The Conservative campaign continually describes C-11 as a ‘censorship bill’ with slick videos aimed at accumulating e-mail addresses for potential fundraising and its voter database.
But when it comes to regulating social media uploads, Bill C-11 actually prohibits the CRTC from exercising content control (e.g. abusive content and disinformation) that it currently regulates for conventional programming through mandatory codes for broadcasters.
In fact under C-11 a video uploaded to YouTube spouting hate or bigoted ‘dog-whistling’ will neither be banned nor even downranked unless YouTube does it voluntarily. (Although this kind of expression could be regulated in an Online Safety Bill that the Liberals have promised but not tabled.)
As for the CRTC requiring ‘discoverability’ of Canadian programming on YouTube or Spotify, opposition to that part of C-11 is based on the inflated fear that the CRTC will become unreasonable or extreme in demanding promotion of Canadian shows.
But more reasonable concerns about YouTube posts focus on other nations reciprocating with their own discoverability measures, reasonable or not, in favour of their own creators, particularly in the U.S. where many Canadian YouTuber uploaders are finding their main audiences.
For many YouTubers, this is their livelihood or at the very least their soul-nourishing side-hustle.
Heritage Minister Pablo Rodriguez has signaled that uploads by smaller YouTube players will be exempted from CRTC regulation once the Bill receives Royal Assent but he has declined to publish a draft exemption.
7. Will C-11 mean a new definition of Canadian content?
There exists an unkillable urban myth about passing a government culture test to earn the stamp of ‘Canadian content.’
Ironically no such ‘Maple Leaf’ test exists.
A ‘Canadian content’ show that is made for theatres or TV —making it eligible for film production subsidies— is based solely on a flexible headcount of Canadians playing key creative roles like producer, writer, director, and leading actors. In other words it’s a passport test, not a content test.
Yet one school of thought is that we need a ‘Maple Leaf’ test to ensure that regulation results in iconic Canadian themes and stories, otherwise regulation is too industrial and not sufficiently cultural.

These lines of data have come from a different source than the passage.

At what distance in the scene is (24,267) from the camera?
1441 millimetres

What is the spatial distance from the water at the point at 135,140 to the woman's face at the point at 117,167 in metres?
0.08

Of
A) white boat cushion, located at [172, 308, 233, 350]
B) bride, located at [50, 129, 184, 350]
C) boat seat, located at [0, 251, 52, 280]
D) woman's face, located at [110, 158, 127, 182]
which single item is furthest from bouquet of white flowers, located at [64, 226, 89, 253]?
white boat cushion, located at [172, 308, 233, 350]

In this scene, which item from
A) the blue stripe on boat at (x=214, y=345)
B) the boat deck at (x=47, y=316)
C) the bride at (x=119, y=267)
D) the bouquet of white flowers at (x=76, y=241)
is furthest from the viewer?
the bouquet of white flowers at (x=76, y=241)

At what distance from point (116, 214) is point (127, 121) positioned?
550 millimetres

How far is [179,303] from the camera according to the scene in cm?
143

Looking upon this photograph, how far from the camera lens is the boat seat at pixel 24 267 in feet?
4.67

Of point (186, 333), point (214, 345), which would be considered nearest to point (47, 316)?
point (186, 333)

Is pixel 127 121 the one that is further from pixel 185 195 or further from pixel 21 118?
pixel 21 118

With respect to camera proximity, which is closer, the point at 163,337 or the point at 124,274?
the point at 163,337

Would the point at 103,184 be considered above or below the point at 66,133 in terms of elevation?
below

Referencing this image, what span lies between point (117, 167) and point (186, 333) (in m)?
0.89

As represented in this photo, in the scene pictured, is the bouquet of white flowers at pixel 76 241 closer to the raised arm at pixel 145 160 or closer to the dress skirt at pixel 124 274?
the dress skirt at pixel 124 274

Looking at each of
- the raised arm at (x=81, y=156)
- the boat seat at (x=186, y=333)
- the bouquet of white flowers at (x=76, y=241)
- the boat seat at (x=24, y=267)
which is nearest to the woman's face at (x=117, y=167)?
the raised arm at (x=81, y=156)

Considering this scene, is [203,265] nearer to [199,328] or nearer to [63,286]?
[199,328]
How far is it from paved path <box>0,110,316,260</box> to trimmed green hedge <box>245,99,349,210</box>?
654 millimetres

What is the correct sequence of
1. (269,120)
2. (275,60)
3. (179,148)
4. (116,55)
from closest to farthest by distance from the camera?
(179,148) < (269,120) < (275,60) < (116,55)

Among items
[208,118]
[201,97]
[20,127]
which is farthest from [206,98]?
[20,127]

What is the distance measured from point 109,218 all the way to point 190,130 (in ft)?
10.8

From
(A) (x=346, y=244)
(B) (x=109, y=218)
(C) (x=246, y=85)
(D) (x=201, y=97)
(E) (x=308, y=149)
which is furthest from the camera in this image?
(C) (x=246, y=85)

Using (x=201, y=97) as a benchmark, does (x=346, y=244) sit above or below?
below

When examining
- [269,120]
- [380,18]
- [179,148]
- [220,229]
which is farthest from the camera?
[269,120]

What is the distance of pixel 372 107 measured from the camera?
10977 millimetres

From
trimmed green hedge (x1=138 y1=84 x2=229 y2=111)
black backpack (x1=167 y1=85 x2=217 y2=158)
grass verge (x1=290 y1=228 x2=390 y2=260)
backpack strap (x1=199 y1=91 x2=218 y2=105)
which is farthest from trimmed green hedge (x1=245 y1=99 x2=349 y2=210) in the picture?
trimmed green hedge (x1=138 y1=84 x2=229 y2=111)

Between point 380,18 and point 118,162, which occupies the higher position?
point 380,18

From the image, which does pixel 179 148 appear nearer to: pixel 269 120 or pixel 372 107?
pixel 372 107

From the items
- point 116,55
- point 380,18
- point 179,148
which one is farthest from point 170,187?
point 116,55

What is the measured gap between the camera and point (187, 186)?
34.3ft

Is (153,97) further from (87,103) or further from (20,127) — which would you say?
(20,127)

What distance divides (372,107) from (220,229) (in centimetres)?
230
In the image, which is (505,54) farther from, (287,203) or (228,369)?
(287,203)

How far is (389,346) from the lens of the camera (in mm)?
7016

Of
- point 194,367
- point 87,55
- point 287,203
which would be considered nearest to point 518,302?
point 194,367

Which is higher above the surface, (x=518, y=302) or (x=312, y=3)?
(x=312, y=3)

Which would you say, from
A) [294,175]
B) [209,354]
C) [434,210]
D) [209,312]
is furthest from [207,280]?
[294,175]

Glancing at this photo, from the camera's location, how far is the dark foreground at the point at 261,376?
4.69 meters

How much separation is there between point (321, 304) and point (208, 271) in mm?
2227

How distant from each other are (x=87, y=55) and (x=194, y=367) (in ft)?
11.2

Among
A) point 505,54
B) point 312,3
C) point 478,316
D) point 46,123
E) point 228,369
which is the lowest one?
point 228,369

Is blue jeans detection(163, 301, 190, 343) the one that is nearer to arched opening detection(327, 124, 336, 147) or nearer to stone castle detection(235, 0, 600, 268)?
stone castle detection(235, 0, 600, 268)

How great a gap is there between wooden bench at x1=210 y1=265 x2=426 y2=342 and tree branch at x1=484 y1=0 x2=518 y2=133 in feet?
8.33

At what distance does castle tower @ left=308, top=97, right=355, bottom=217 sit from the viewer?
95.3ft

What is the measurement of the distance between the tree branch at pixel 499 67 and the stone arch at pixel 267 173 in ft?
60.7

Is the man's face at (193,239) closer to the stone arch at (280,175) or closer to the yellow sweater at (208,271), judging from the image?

The other school of thought —representing the current rules— is that a Maple Leaf test would interfere with creative freedom and cultivate an unofficial state culture. It’s considered better to rely on the instincts of Canadian artists to create shows with Canadian authenticity and nuance.
The Heritage Minister has said he will direct the CRTC to take a second look at the historical approach to defining Canadian content, but there are no amendments to C-11 that signal the outcome.
Another important issue within the current definition of Canadian content is the requirement that the Producer is always a Canadian, owns the show, and retains the intellectual property in exports, re-runs, sequels, spin-offs, and trademark opportunities to exploit a winning movie.
Canadian ownership of “IP” in movie projects is seen as indispensable to Canadian filmmakers retaining profits in Canada for reinvestment in their next project and not becoming contractors to American studios.
Bill C-11 did not change this rule which is set jointly by the CRTC and the federal government. However there is concern that Netflix and Disney will demand the U.S. government declare trade war on Canada if the CRTC obliges them to make Canadian movies without giving them the IP rights of exploitation.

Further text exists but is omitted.